L’un des buts de cette loi (car elle contient de très nombreuses dispositions) est d’éviter que les choix résidentiels des Français soient soumis aux variations du marché immobilier et que les citoyens puissent aussi se loger dans des villes réputées chères pour être, par exemple, plus prêts de leurs lieux de travail.
Cette politique pragmatique du dernier gouvernement socialiste est en train d’être remise en cause par les sarkozistes. Dans son projet de loi qui doit être examiné à la rentrée d’octobre par l’Assemblée nationale, la ministre du Logement prévoit de compter dans le quota des 20 % pendant cinq ans, les logements construits dans le cadre d’opérations d’accession sociale aidée à la propriété.
Le tour de passe-passe est subtil, et mérite d’être expliqué. En effet, la modification législative envisagée par Boutin revient à déplacer l’obligation de 20% de logements sociaux des communes vers les particuliers, puisque le gouvernement veut que les opérations d’accession sociale aidée à la propriété soient désormais comptabilisées dans le quota légal. Cette modification va bien entendu à l’encontre de l’effet utile recherché par le législateur.
- 1) Les communes qui ne respectent pas la loi SRU depuis toujours (Neuilly-sur-Seine par exemple, dont Nicolas Sarkozy a été le maire pendant 25 ans) seront dédouanées et verront leurs amendes baisser sensiblement.
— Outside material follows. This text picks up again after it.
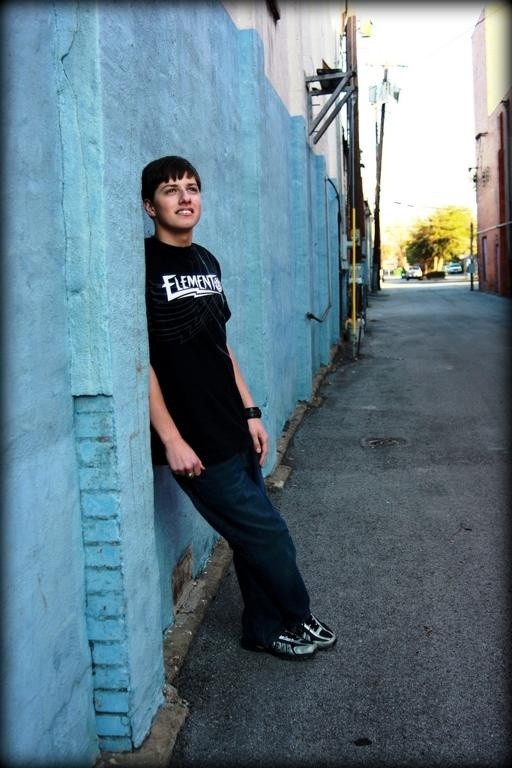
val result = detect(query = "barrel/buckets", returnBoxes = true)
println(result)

- 2) Un prêt à l’accession sociale (dit « prêt PAS »), un prêt conventionné et un prêt à taux 0% seront considérés comme partie intégrante de la politique du logement social. Par conséquent, cela reviendra à substituer les organismes bancaires – c’est-à-dire des sociétés commerciales – aux collectivités locales pour en faire des acteurs de la politique du logement social. Un ménage qui fera construire une maison ou qui achètera un appartement grâce à ces prêts verra son bien immobilier intégré dans le calcul du quota des 20%. Plus largement, dès lors qu’un primo accédant à la propriété foncière aura recours à un mécanisme d’aide (ex : le système de la maison à 15 € par jour), le bien acquis sera comptabilisé au titre du logement social. Or, un banquier, quel qu’il soit, n’est pas un philanthrope. Il prête avec des intérêts. Une fois de plus, on constate que, pour le sarkozisme, l’intérêt général est soluble entièrement dans le mercantilisme financier.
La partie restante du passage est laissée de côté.